Direction: Reproduce the stretch of lines below, from the line containing "What is the straight-line" through the last line, with every character unchanged.

Information given:
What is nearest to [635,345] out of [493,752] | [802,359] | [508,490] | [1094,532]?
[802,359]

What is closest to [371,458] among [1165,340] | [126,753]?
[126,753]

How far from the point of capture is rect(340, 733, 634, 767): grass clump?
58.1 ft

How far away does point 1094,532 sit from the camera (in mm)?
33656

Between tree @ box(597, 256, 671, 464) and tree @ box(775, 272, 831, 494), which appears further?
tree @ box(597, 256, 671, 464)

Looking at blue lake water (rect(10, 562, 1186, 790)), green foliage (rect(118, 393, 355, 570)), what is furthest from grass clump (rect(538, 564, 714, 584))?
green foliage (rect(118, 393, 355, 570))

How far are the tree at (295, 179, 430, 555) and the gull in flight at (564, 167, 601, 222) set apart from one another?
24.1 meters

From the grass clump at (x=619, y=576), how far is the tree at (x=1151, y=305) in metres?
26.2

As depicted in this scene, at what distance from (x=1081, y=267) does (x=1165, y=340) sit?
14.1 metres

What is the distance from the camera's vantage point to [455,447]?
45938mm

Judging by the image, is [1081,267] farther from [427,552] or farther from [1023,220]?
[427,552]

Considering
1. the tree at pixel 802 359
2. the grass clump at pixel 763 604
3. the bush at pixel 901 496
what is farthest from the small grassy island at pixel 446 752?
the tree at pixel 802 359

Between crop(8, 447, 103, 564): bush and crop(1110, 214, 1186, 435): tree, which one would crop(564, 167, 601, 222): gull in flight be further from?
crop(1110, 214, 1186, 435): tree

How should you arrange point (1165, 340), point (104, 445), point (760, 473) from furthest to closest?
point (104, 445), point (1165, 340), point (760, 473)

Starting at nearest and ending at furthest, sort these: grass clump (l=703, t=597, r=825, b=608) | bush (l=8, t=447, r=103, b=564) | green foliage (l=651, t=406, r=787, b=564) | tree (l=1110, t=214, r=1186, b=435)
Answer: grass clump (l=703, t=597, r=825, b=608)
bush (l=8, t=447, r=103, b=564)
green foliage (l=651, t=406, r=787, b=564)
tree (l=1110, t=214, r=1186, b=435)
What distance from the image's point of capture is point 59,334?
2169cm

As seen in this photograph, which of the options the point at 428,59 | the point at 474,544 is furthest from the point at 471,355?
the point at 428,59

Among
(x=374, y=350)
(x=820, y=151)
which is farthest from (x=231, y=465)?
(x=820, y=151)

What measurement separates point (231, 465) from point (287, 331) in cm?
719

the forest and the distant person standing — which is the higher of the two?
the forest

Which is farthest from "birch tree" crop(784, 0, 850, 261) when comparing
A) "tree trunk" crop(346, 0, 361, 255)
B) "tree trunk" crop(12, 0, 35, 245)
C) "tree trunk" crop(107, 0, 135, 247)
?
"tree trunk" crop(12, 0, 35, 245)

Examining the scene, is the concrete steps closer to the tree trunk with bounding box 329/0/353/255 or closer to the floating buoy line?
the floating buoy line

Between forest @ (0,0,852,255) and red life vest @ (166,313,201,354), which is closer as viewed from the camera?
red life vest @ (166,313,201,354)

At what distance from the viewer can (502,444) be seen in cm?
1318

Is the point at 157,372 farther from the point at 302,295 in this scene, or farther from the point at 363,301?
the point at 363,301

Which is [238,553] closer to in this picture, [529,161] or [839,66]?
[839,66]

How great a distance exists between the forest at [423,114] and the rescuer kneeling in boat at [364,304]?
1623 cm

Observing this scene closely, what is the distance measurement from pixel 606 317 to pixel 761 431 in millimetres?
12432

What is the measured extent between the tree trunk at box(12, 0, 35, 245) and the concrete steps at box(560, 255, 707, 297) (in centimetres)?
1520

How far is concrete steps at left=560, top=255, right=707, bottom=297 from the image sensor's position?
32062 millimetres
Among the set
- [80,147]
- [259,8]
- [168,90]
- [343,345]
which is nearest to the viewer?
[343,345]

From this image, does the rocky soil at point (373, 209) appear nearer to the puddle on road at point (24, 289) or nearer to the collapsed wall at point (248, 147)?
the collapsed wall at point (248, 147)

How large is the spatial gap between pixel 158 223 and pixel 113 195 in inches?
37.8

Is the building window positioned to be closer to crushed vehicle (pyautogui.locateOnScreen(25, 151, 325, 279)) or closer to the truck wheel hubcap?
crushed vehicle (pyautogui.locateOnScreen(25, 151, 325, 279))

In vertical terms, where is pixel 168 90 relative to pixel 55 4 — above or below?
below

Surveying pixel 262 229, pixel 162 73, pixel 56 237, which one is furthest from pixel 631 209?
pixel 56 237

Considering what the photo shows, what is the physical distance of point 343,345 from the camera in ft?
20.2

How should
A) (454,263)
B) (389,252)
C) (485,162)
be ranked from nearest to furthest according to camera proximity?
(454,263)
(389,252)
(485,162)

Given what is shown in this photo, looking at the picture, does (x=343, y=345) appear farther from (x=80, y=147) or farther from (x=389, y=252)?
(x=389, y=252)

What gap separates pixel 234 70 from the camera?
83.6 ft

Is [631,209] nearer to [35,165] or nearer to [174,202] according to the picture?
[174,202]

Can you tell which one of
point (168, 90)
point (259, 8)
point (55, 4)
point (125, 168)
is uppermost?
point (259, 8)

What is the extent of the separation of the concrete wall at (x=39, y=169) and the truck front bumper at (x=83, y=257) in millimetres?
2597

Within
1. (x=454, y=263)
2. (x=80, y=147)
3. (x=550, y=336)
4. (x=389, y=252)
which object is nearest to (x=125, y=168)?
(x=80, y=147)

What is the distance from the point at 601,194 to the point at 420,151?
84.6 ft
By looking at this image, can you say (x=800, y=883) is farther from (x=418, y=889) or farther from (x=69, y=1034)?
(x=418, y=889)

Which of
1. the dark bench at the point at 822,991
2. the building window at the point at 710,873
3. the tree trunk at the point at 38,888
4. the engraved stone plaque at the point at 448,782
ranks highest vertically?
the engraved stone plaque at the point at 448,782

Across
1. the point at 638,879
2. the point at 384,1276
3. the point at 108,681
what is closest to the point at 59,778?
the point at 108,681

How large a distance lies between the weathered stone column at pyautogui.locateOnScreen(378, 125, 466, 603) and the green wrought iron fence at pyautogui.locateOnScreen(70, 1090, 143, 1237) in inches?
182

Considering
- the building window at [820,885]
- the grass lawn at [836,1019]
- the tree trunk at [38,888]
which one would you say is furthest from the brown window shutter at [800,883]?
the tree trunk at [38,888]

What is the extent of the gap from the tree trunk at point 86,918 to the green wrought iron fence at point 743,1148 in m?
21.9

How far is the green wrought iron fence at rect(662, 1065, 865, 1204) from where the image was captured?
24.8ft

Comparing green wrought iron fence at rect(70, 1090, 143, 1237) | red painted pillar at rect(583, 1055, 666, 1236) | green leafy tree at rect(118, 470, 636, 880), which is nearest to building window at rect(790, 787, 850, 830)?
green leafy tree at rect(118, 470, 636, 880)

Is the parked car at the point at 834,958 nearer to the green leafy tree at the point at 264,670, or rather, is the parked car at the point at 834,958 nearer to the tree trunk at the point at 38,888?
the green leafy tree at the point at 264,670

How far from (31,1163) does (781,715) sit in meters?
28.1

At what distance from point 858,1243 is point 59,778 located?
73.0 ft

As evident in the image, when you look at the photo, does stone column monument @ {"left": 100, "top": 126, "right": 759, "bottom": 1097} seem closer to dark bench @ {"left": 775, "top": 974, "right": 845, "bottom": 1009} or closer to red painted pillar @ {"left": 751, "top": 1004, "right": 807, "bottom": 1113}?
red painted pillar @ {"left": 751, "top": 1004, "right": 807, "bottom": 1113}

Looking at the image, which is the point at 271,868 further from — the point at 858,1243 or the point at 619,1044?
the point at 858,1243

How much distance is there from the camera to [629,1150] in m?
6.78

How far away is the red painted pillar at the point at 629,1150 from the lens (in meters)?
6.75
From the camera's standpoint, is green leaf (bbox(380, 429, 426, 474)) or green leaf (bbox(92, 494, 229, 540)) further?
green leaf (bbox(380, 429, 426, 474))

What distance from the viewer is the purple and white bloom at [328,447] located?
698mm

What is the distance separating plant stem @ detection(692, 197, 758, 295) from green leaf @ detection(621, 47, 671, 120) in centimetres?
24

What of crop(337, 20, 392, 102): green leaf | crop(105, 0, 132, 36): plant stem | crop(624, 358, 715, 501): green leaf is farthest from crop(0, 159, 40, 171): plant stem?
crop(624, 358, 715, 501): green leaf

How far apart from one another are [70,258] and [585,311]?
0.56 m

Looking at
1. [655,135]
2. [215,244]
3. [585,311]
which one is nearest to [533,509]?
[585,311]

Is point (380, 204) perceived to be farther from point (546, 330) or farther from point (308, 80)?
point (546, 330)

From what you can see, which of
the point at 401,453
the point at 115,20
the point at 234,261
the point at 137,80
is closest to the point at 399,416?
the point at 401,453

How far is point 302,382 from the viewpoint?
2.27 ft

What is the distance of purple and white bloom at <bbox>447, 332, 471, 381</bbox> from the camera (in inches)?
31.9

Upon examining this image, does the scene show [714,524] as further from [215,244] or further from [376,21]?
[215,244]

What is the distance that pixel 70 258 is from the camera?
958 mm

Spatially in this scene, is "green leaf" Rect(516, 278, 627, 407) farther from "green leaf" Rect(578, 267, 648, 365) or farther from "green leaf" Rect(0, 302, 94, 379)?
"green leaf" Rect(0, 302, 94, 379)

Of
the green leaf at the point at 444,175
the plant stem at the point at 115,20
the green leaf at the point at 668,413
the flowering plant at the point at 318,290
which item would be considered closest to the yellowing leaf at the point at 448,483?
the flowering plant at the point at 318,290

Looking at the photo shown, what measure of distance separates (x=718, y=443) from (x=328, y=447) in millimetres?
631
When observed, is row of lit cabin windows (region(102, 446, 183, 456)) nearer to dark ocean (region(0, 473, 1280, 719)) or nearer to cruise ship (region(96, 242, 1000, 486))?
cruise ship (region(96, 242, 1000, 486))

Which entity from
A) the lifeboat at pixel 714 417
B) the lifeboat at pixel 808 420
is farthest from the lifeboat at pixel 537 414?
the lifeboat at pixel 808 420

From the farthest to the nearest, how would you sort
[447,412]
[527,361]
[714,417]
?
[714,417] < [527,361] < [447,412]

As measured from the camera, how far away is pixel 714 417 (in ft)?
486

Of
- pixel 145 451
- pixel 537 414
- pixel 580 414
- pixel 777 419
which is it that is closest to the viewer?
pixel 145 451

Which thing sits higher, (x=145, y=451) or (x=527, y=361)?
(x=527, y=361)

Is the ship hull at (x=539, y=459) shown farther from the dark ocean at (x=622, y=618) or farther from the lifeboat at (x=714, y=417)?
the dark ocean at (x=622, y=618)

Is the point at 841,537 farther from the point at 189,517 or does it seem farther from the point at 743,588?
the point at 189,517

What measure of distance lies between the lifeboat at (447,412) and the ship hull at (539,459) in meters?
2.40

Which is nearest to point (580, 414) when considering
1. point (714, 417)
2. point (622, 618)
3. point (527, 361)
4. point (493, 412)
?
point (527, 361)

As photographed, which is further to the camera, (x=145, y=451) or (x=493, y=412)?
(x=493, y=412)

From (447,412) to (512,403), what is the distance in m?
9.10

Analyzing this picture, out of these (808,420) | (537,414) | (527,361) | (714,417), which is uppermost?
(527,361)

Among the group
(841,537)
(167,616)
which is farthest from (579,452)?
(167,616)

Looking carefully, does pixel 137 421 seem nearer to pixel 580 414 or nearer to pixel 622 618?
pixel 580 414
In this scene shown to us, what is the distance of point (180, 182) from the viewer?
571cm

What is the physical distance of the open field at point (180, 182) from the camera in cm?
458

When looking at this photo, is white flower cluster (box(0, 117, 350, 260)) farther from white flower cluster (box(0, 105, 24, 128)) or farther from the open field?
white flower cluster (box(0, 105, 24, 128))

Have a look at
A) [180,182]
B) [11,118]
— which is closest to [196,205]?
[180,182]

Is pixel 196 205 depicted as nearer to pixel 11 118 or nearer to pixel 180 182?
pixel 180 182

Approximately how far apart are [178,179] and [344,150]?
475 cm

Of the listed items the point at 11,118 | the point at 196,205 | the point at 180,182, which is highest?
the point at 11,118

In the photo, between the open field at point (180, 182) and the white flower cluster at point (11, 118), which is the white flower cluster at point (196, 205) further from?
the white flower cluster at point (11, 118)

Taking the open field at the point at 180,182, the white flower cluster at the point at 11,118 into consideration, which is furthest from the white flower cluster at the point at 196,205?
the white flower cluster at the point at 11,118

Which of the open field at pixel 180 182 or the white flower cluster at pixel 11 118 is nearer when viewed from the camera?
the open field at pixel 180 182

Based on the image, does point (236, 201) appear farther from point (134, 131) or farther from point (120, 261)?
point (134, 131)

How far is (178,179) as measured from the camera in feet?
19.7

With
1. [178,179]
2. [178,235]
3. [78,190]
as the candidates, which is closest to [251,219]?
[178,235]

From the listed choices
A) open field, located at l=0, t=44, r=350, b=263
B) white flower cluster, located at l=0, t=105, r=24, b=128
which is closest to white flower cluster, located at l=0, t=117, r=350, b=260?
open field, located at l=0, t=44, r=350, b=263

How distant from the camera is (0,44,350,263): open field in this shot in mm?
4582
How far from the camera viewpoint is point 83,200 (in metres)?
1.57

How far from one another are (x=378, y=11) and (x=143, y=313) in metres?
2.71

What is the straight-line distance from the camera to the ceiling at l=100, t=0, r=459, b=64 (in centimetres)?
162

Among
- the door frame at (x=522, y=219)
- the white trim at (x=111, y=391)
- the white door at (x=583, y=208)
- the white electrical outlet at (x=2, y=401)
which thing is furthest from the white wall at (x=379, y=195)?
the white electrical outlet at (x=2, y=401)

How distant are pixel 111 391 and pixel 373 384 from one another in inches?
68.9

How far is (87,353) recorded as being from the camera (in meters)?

Final result:
What is the straight-line distance from the camera to the ceiling at l=100, t=0, r=459, b=64 (in centimetres)?
162

Among
- the door frame at (x=522, y=219)
- the white trim at (x=111, y=391)
- the white door at (x=583, y=208)
- the white electrical outlet at (x=2, y=401)
which thing is furthest from the white wall at (x=379, y=195)?
the white electrical outlet at (x=2, y=401)

How distant are pixel 111 391 and pixel 373 384 from one another in inches?
68.9

How far is (87,353) recorded as being from the camera (in meters)?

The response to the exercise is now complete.